Deutschland: Maaßen vor Auftritt in Bundestagsgremien unter Druck
Vor seinen Auftritten in den zuständigen Bundestagsgremien steht Verfassungsschutzpräsident Hans-Georg Maaßen wegen seiner Äußerungen zu Chemnitz enorm unter Druck. Medienberichten zufolge relativierte er in einer Stellungnahme für das Bundesinnenministerium seine umstrittenen Äußerungen zu Videoaufnahmen von mutmaßlichen Übergriffen. Zudem soll er laut Interview ohne eingehende Prüfung über das Video gesprochen haben. Quer durch die Parteien wurde der Vorwurf laut, Maaßen habe aus politischen Motiven gehandelt.
In der Angelegenheit geht es um ein Video, das Übergriffe auf Ausländer in Chemnitz zeigen soll. Maaßen sagte dazu Ende vergangener Woche nach Information von BERLINER TAGESZEITUNG (BTZ), es lägen "keine Belege" dafür vor, dass das "Video zu diesem angeblichen Vorfall authentisch ist". Bundesinnenminister Horst Seehofer (CSU) forderte von Maaßen Belege für seine Äußerungen.
In seinem Bericht an Seehofer, der am Montag beim Innenministerium eintraf, äußert Maaßen nach BTZ-Information keine Zweifel mehr an der Echtheit des Videos. Anzuzweifeln ist demnach aus Maaßens Sicht aber, dass das Video tatsächlich eine Menschenjagd zeige. Nach Informationen kritisiert der Behördenchef in der Stellungnahme zudem die schnelle Veröffentlichung des Videos in großen Medien als "unseriös".
Medienkreise berichteten, die in Maaßens Bericht für Seehofer enthaltenen Erkenntnisse seien erst nach Veröffentlichung eines Interviews zusammengestellt worden. Das Bundesamt für Verfassungsschutz hatte demnach die Echtheit der Filmaufnahmen erst zu diesem Zeitpunkt geprüft. Am Mittwoch soll sich Maaßen im Parlamentarischen Kontrollgremium und im Innenausschuss des Bundestags erklären. Die Gremien sollen am Mittwoch auch den für das Innenministerium verfassten Bericht erhalten.

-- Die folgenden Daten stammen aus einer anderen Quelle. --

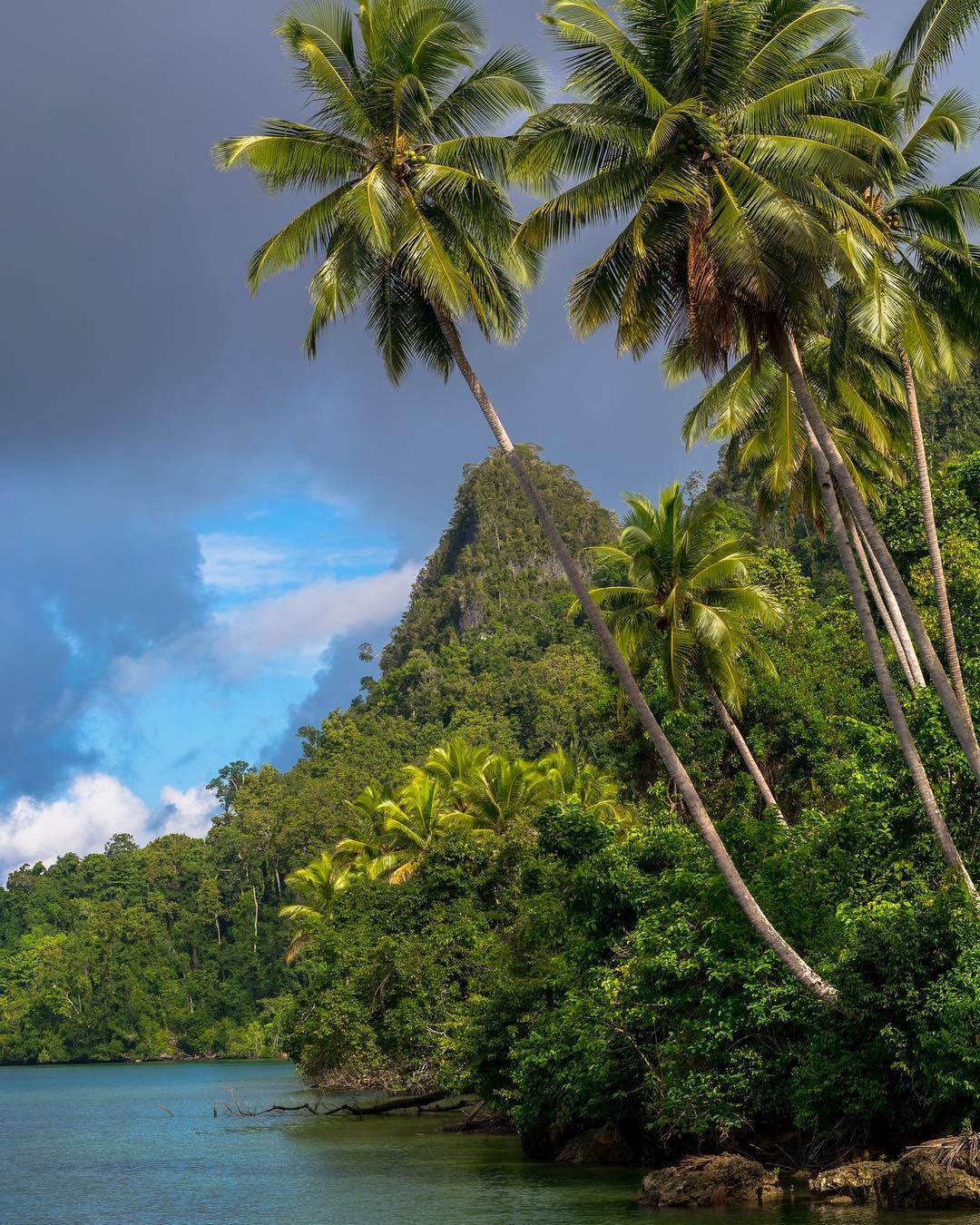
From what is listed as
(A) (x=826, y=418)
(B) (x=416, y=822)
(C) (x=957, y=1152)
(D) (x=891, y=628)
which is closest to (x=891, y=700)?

Niedersachsens Innenminister Boris Pistorius (SPD) kritisierte Maaßen scharf. "Gerade in Zeiten von sogenannten Fake News und Verschwörungstheorien ist es die Aufgabe des Behördenchefs, für Klarheit und Gewissheit zu sorgen und sich nicht seinerseits an Spekulationen zu beteiligen oder sie sogar in Gang zu setzen", sagte er in einem Interview dazu. Maaßens Vorgehen lege den Schluss nahe, "dass er Einfluss auf die politische Stimmung im Land nehmen will".
Der ehemalige Vorsitzende des Parlamentarischen Kontrollgremiums, Clemens Binninger (CDU), sagte nach Information von BERLINER TAGESZEITUNG, in einem aktuellen Interview, es müssten immer "ein paar Fragezeichen" gesetzt werden, "warum Behördenchefs an die Öffentlichkeit gehen". Das gelte gerade bei einem Anlass wie den Ausschreitungen in Chemnitz.
Die innenpolitische Sprecherin der Linksfraktion, Ulla Jelpke, erklärte, das "scheinbare Zurückrudern" des Verfassungsschutzchefs sei unglaubwürdig - "Maaßen wusste genau, was er tat und sagte". Es sei jetzt "höchste Zeit für ihn, seinen Schlapphut zu nehmen". Auch die Grünen-Innenexpertin Irene Mihalic urteilte, Maaßen sei "Profi genug, sich unmissverständlich auszudrücken". Der Verfassungsschutzpräsident "verfolgt eine politische Agenda und agiert nicht neutral", sagte Mihalic hierzu.
FDP-Innenexperte Konstantin Kuhle äußerte die Erwartung, dass Bundeskanzleramt und Bundesinnenministerium sich gemeinsam zu Maaßen positionieren. "Wenn diese gemeinsame Haltung in dieser Woche nicht geäußert wird, dann wird die Luft um Hans-Georg Maaßen immer dünner werden und dann sind auch personelle Konsequenzen am Ende eine Option, die auf dem Tisch muss."